O especialista defende o cenário da luta antimanicomial no Brasil, que busca ampliar o entendimento sobre o que é normal e patológico na saúde mental, valorizando a diversidade das experiências humanas.
“A luta antimanicomial traz diversidade no entendimento do que é normal, sintoma, característica, configuração e patologia. Nem toda ansiedade é problema, e nem toda dificuldade mental exige afastamento social. Essa luta visa reconhecer e valorizar a diversidade do ser humano”.
Diálogo aberto
Ele ressaltou que a sociedade deve incentivar o diálogo aberto sobre sofrimento e saúde mental para combater o medo e o preconceito.
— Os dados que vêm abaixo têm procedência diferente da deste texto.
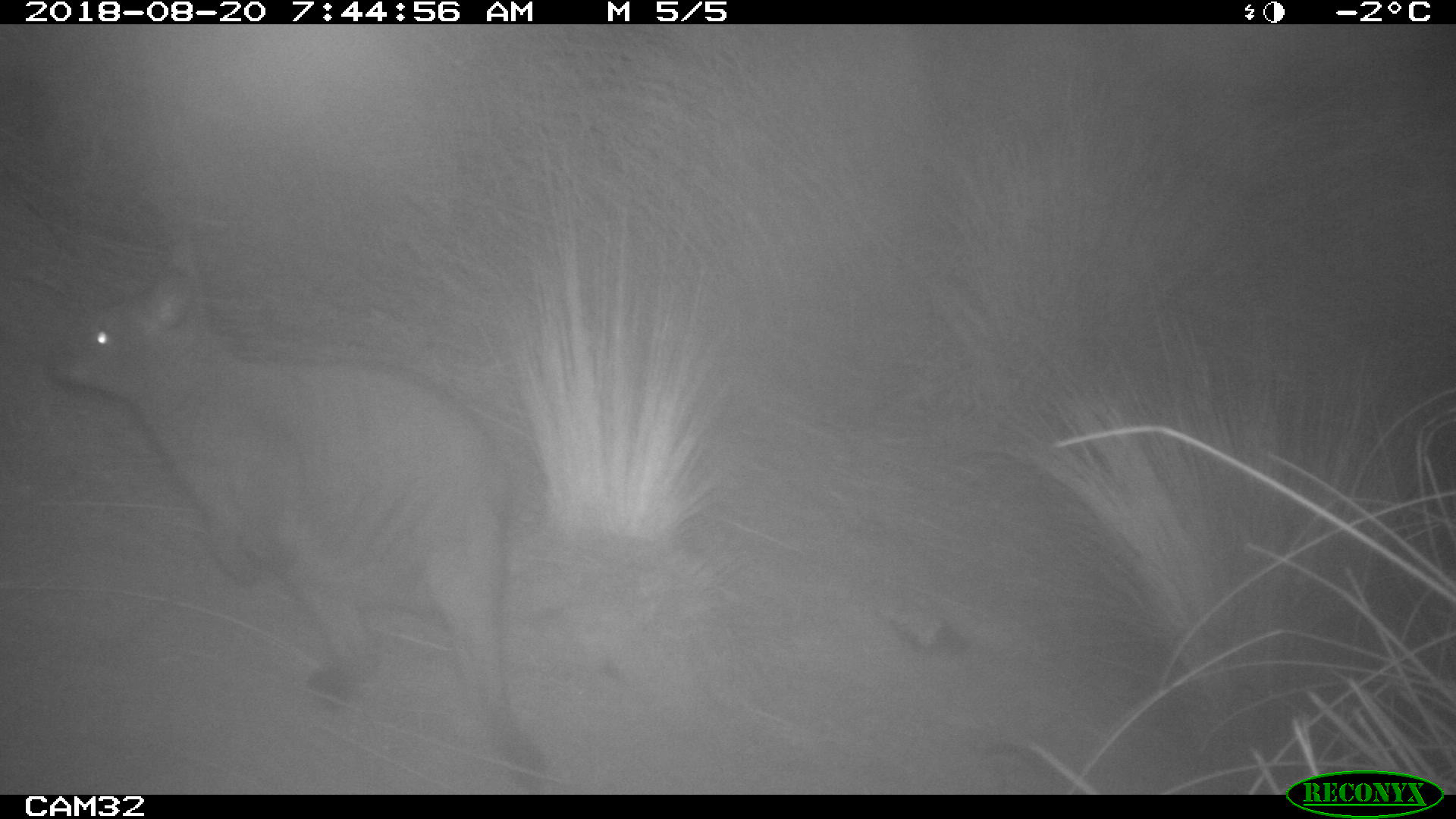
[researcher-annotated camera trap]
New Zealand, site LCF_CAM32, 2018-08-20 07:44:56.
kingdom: Animalia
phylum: Chordata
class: Mammalia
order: Diprotodontia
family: Macropodidae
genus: Notamacropus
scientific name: Notamacropus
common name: wallaby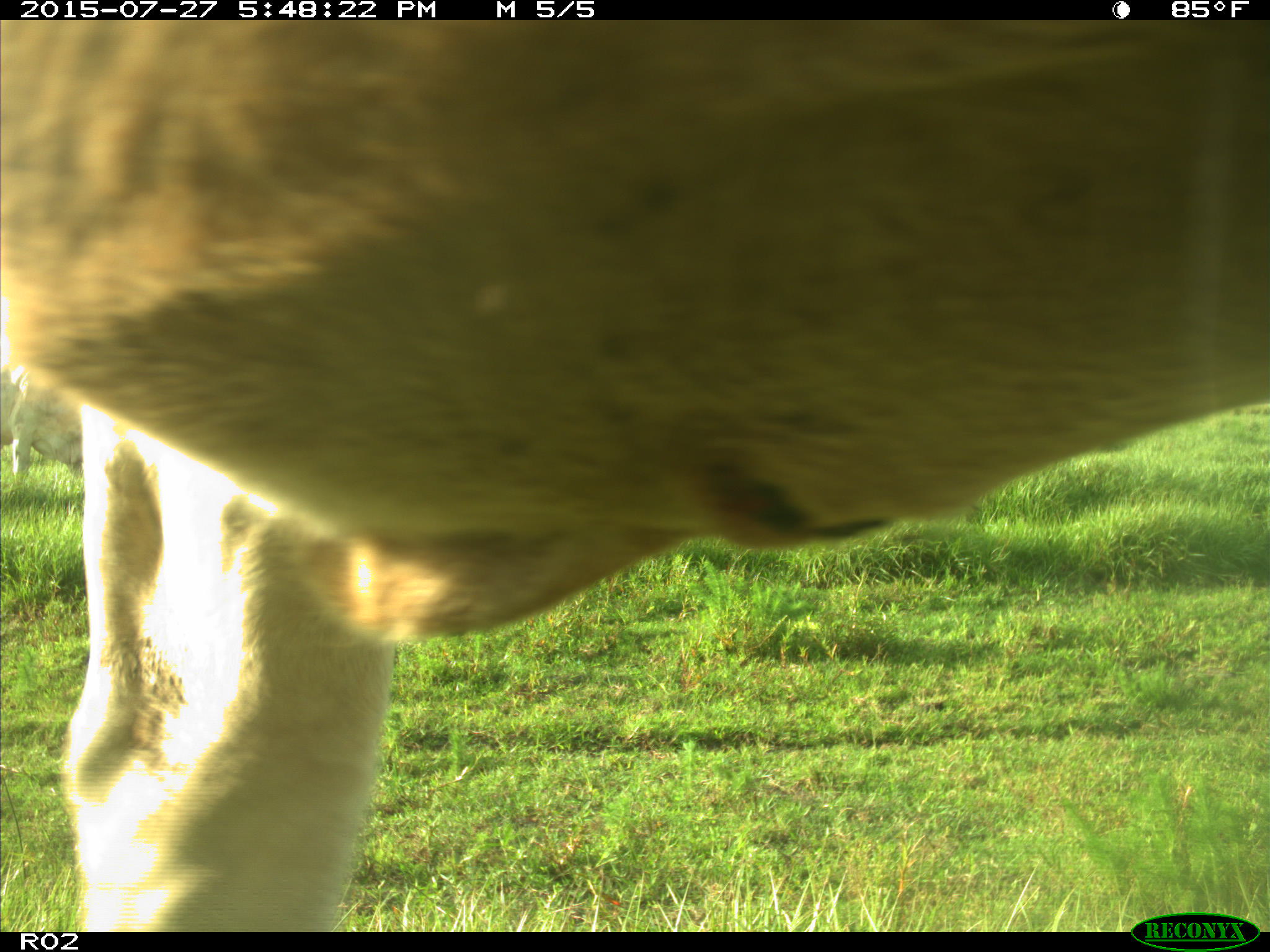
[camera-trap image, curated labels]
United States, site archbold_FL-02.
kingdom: Animalia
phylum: Chordata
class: Mammalia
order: Artiodactyla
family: Bovidae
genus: Bos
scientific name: Bos taurus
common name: domestic cow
“Muitas vezes, por proteger quem amamos, evitamos falar sobre sofrimento ou cansaço, por medo de mostrar vulnerabilidade ou assustar o outro. É preciso mudar esse comportamento, criando mais diálogo”, ressaltou.
O psicólogo entende que os problemas têm relação também com o excesso da vida digital. As redes sociais, em excesso, podem proporcionar adoecimento mental.
“Hoje, somos bombardeados por estímulos na internet que não refletem a realidade por trás das câmeras. Enquanto isso, nossa vida real passa, e, quando percebemos, já estamos adoecidos, presos a moldes sociais que enterram nossa individualidade e geram arrependimentos.”, concluiu.